* Given problem A: Decide whether each statement below agrees with the passage about the painter Jahar Dasgupta, answering yes or no and quoting the words of the passage that decide it: (i) The talk that introduced the painter to Bergson was given by Shri Alokeranjan Dasgupta. (ii) The painter had known Bergson's philosophy well before attending the talk. (iii) The passage calls him the first artist to apply Bergson's theory to fine art.
* Given problem B: Gather every line of the entries that contains the string "JSON".

While attending a talk entitled 'Nadir Bhabna' (Musings of the river) by Shri Alokeranjan Dasgupta, the artist Shri Jahar Dasgupta encountered a mind-blowing experience. Acknowledged gratefully by the painter, the interaction opened for him the doors to the world of Bergson and his revolutionary thinking.

This was his very first acquaintance with the philosophy of the French thinker and evolutionist Henri Bergson (1894–1941). The uplifting spiritual content of Bergson enkindled the thought process of the artist. All the present series and solos is a living tale of the journey. In fact he is the first artist to apply the theory of Bergson into fine art. This is a very rare and unconventional thinking by Jahar where he blends the science and art beautifully into his canvas.

Stored data entries
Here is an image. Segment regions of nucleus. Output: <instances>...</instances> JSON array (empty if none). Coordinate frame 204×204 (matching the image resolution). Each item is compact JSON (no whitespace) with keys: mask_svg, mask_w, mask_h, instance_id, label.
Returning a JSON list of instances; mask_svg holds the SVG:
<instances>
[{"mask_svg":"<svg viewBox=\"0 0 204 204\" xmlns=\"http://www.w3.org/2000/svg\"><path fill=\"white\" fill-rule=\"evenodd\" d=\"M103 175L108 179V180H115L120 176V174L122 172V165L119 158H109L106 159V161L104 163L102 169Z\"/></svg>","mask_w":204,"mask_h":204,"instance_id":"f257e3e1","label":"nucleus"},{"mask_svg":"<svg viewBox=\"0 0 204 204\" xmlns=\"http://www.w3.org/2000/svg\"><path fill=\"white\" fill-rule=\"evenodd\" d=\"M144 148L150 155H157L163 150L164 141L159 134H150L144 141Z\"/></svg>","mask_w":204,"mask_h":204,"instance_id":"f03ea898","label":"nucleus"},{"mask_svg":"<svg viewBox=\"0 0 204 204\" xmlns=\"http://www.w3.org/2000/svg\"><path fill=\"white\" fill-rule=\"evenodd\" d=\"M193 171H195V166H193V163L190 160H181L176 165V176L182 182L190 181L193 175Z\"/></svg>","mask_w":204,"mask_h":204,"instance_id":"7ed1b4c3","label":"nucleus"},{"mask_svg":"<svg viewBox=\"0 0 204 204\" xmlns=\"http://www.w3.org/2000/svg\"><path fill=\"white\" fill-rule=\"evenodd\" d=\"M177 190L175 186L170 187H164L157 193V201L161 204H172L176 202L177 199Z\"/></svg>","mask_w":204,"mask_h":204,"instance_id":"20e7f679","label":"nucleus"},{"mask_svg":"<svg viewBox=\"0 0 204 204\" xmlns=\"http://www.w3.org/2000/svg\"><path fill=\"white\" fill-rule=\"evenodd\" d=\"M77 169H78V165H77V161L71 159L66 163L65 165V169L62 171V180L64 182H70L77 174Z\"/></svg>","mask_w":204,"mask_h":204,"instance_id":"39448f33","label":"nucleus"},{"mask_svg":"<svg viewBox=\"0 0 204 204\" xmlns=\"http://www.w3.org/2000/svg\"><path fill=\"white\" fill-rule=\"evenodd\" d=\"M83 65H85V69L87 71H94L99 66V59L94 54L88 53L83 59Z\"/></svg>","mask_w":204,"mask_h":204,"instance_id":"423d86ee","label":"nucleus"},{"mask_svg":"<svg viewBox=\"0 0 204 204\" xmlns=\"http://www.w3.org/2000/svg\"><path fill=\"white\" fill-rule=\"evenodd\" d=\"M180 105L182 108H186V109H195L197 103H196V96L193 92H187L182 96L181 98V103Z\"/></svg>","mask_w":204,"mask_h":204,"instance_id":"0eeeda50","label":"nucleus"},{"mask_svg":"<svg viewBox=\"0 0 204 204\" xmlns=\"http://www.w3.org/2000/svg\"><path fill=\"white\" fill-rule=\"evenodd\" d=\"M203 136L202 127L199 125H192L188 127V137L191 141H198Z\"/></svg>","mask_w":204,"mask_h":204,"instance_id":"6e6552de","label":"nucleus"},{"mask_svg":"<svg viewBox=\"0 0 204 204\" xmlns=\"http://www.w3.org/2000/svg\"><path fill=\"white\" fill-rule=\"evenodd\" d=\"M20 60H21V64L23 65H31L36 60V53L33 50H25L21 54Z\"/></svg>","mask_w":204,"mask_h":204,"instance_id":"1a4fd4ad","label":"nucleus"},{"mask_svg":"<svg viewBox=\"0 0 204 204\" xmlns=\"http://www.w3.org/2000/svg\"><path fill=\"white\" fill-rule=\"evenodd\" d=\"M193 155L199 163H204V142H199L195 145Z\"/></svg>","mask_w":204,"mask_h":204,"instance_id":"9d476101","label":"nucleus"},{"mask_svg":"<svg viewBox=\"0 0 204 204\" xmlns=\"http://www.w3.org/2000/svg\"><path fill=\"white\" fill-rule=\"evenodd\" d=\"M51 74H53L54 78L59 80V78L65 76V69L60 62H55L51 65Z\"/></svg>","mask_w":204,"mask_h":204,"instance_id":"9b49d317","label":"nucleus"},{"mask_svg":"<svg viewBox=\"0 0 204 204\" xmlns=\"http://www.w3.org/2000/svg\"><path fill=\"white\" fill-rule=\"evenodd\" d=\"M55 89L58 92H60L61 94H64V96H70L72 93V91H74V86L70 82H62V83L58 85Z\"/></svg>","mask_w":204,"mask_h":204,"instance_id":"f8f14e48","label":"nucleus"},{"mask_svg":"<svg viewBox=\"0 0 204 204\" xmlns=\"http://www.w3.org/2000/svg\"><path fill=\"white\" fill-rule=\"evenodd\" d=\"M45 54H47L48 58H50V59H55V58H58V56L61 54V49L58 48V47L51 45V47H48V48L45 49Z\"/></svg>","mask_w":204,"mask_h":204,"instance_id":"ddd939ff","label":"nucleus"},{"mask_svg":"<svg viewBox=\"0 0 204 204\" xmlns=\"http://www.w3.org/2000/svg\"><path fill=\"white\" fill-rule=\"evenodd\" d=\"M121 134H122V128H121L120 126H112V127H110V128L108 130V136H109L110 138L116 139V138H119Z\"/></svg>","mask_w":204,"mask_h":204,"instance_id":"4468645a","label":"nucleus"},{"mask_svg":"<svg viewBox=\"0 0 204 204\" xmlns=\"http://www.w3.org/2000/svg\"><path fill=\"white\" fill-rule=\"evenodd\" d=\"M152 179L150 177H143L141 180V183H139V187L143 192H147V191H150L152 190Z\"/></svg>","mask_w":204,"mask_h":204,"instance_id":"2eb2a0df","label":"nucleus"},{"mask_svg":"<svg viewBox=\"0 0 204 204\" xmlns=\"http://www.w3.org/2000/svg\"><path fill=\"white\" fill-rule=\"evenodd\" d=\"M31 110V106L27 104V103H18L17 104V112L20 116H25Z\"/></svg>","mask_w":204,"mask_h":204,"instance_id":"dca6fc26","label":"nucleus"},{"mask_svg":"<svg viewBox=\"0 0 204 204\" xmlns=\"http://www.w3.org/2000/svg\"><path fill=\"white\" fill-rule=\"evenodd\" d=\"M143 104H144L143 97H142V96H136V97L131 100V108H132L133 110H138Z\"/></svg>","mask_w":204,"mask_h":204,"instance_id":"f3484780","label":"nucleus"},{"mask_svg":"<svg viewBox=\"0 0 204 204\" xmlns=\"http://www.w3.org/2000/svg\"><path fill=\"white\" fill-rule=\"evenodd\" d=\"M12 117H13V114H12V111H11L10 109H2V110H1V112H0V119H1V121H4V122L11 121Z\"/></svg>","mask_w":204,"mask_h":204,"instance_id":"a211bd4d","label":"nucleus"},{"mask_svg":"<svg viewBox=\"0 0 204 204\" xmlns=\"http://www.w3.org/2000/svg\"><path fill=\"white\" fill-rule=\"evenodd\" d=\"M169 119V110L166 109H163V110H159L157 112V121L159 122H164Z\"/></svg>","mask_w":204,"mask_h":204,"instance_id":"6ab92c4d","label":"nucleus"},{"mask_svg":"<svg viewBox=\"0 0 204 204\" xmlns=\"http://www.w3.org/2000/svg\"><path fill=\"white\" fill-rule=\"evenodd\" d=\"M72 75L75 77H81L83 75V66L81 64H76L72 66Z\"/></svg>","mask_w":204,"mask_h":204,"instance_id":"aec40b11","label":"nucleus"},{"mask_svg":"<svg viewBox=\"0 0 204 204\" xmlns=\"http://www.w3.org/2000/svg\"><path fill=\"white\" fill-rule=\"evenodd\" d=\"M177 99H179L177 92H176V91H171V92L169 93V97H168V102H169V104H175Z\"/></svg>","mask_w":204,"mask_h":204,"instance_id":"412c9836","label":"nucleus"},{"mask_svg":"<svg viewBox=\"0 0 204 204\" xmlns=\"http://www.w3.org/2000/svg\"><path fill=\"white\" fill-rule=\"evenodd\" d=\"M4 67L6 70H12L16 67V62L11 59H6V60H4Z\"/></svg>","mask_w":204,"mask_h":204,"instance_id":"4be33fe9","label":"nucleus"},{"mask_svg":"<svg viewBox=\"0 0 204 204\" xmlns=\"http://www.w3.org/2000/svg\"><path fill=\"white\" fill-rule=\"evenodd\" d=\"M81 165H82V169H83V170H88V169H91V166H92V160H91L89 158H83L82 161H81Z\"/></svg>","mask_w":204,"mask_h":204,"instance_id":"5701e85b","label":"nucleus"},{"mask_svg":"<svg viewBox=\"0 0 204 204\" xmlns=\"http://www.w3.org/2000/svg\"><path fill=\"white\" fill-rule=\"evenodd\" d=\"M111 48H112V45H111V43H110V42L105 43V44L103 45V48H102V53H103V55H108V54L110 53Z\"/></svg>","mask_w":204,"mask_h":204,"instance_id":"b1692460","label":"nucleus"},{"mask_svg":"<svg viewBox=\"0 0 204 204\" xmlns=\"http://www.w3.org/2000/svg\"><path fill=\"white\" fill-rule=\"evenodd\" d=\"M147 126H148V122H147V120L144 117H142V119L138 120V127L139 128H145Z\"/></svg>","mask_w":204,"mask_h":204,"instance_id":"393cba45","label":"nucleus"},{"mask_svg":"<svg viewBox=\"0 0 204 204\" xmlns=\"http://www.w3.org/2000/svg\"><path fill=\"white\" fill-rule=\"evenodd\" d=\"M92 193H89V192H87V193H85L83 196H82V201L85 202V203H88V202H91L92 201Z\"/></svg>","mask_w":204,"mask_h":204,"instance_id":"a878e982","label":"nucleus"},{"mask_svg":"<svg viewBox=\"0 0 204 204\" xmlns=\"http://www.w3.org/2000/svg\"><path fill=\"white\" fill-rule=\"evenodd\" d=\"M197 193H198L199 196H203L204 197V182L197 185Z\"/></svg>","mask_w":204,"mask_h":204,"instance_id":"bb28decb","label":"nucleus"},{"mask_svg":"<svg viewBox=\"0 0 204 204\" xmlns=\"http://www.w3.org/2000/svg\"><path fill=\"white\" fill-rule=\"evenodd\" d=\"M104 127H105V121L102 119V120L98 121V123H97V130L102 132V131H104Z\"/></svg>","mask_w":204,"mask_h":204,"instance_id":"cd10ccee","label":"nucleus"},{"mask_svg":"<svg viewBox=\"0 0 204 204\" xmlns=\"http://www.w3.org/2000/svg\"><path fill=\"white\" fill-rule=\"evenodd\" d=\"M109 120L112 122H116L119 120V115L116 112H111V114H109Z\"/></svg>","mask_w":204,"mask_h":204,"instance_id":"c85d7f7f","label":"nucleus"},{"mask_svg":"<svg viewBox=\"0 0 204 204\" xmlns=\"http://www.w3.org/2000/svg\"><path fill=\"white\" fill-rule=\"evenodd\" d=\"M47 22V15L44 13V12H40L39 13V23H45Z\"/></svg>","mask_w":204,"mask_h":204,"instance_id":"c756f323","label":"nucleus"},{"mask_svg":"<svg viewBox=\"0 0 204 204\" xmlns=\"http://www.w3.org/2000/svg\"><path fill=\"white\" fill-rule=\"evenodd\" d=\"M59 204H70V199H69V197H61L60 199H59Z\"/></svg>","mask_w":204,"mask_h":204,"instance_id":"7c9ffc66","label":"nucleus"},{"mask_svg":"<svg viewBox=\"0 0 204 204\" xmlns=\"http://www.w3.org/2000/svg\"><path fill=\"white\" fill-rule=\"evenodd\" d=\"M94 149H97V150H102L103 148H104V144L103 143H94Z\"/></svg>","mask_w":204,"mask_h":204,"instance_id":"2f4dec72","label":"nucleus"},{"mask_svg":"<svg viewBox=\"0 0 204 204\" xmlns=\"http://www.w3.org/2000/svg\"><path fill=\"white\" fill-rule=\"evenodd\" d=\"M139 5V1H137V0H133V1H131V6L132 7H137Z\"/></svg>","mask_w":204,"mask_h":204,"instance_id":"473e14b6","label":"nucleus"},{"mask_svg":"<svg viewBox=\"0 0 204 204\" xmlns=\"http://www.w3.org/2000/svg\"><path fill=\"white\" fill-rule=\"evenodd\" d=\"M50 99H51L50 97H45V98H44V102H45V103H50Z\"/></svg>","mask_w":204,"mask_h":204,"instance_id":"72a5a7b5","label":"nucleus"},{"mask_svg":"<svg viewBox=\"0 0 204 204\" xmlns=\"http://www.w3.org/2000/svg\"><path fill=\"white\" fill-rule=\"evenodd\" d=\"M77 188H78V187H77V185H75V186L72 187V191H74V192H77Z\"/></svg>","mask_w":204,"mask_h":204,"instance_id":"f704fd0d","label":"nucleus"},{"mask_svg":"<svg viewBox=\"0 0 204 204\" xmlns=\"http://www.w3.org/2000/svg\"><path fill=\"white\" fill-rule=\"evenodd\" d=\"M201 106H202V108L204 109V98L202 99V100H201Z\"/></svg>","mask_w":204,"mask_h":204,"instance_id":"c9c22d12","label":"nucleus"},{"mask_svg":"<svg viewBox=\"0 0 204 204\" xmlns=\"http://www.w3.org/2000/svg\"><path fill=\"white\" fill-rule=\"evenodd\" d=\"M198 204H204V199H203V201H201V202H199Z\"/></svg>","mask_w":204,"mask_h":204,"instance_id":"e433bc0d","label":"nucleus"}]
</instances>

* Written reply A:
(i) Yes: "While attending a talk entitled 'Nadir Bhabna' (Musings of the river) by Shri Alokeranjan Dasgupta"
(ii) No: "This was his very first acquaintance with the philosophy of the French thinker and evolutionist Henri Bergson"
(iii) Yes: "In fact he is the first artist to apply the theory of Bergson into fine art."

* Written reply B:
Here is an image. Segment regions of nucleus. Output: <instances>...</instances> JSON array (empty if none). Coordinate frame 204×204 (matching the image resolution). Each item is compact JSON (no whitespace) with keys: mask_svg, mask_w, mask_h, instance_id, label.
Returning a JSON list of instances; mask_svg holds the SVG:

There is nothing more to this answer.